The government responded to the strike by cancelling leave and sending suspension letters to casual, contract and subsidiary workers. Police were dispatched to workplaces and security forces made ready to deploy against the strikers. In July, the government mobilised the army to crush the petroleum workers’ strike.

While the JTUA leadership falsely declared that the strike would continue until its demands were granted, it openly surrendered to the government’s threats.

JTUA convener and CEEU general secretary Ranjan Jayalal ludicrously claimed that the deal was “a win-win situation.” Jayalal is a key leader of the trade union wing of the JVP, which is desperately attempting to boost its declining support base by posturing as opponents of the government.

Mechanical Workers Union president Kosala Abesinghe attempted to cover up the extent of the JTUA betrayal, telling WSWS reporters: “We didn’t ask for a pound of flesh” and “softened our stand on the demands” because the unions were concerned about the strike’s impact on “consumers.”

Dozens of CEB workers have angrily voiced their disgust with the unions and their leadership on union Facebook pages. A worker from the CEB’s consumer section in Chilaw said: “The result of the strike is not as successful as we first thought. Many workers are disappointed and by striking for eight days we lost our leave.

“The trade unions can’t do anything more for the workers, and they are against any unified struggle of the working class. It’s correct that the working class needs an independent political program.”
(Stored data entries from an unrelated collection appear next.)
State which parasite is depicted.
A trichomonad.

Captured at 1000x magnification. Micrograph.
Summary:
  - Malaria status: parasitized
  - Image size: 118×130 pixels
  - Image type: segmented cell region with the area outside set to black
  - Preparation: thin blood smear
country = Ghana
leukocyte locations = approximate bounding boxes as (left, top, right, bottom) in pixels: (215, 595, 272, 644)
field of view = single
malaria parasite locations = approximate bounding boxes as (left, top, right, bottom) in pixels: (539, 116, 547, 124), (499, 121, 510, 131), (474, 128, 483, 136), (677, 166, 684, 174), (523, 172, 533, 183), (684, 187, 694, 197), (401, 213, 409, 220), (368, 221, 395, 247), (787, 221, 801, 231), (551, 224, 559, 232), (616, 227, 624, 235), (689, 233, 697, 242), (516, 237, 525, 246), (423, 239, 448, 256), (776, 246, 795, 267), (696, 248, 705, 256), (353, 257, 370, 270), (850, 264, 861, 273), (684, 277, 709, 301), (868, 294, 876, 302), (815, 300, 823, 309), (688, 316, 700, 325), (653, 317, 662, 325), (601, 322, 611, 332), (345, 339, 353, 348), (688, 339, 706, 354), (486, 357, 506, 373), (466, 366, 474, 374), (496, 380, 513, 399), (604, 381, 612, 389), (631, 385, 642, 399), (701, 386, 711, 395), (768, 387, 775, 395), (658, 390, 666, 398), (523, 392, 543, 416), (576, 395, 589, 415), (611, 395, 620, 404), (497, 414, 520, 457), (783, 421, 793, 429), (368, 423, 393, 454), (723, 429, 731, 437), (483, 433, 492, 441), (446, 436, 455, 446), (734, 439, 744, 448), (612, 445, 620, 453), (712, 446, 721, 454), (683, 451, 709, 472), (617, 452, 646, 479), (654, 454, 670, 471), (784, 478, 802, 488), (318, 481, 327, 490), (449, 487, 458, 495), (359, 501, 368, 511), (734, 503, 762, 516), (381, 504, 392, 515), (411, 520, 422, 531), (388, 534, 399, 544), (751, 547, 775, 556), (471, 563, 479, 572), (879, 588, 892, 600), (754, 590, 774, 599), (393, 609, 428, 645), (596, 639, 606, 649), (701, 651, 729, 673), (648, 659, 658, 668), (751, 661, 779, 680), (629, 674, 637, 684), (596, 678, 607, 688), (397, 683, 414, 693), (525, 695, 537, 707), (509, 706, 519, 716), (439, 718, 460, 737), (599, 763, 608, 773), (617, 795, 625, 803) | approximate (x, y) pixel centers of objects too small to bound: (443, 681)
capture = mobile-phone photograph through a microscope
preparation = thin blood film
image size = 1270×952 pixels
Another worker commented on the Ceylon Electricity General Employees Union’s Facebook page: “Did we strike this long just to get approval for a pay scale we already have? The only thing we’ve got is a 4 percent increase. They wasted the days we struck. We shouldn’t be involved in this sort of struggle in the future.”

In a desperate attempt to deflect workers’ anger, the unions are claiming that the return to work was “temporary” and that if the government does not fulfill its promises, the struggle will resume. This claim is bogus, as the unions have already agreed not to take further industrial action over previous claims.

From the outset, the unions worked to derail CEB workers, covering up the political issues behind the attacks on jobs, wages and conditions and subordinating them to “anti-corruption” propaganda and retrogressive demands against senior managers and engineers. The unions peddle the lie that the rights of CEB and other workers can be defended by eliminating financial mismanagement and corruption.

The attack on CEB workers is part of the government’s broader economic program, including restructuring and privatisation of state- and semi-state-owned enterprises, as dictated by the International Monetary Fund (IMF).

IMF representatives visited Sri Lanka in March, demanding that the government speed up these measures, including the restructuring of the CEB, Petroleum Corporation, Water Supply Board and Air Port and Aviation Service Authority.

The heads of these institutions signed a “statement of corporate intent” pledging to “improve productivity,” enhance employee and operational “efficiency” and introduce “institutional structural changes.” In other words, they have agreed to increase workloads, cut jobs, increase service charges and limit wage demands. Having used the army against striking petroleum workers, the government has again demonstrated in the CEB strike that it will do whatever is necessary to impose its austerity agenda.

The political lesson of the CEB struggle is that workers need new organisations—independent of the trade unions, which are tied to the capitalist state—to fight for their interests on the basis of a socialist perspective. The Socialist Equality Party (SEP) calls upon workers to build rank-and-file action committees at work places, plantations and in working-class neighbourhoods.

Above all, workers need to adopt a new political program. Only by fighting for a workers’ and peasants’ government to implement the socialist policies as part of international struggle for socialism, can the working class defend its jobs, social conditions and basic democratic rights. The SEP is the only party advancing this perspective.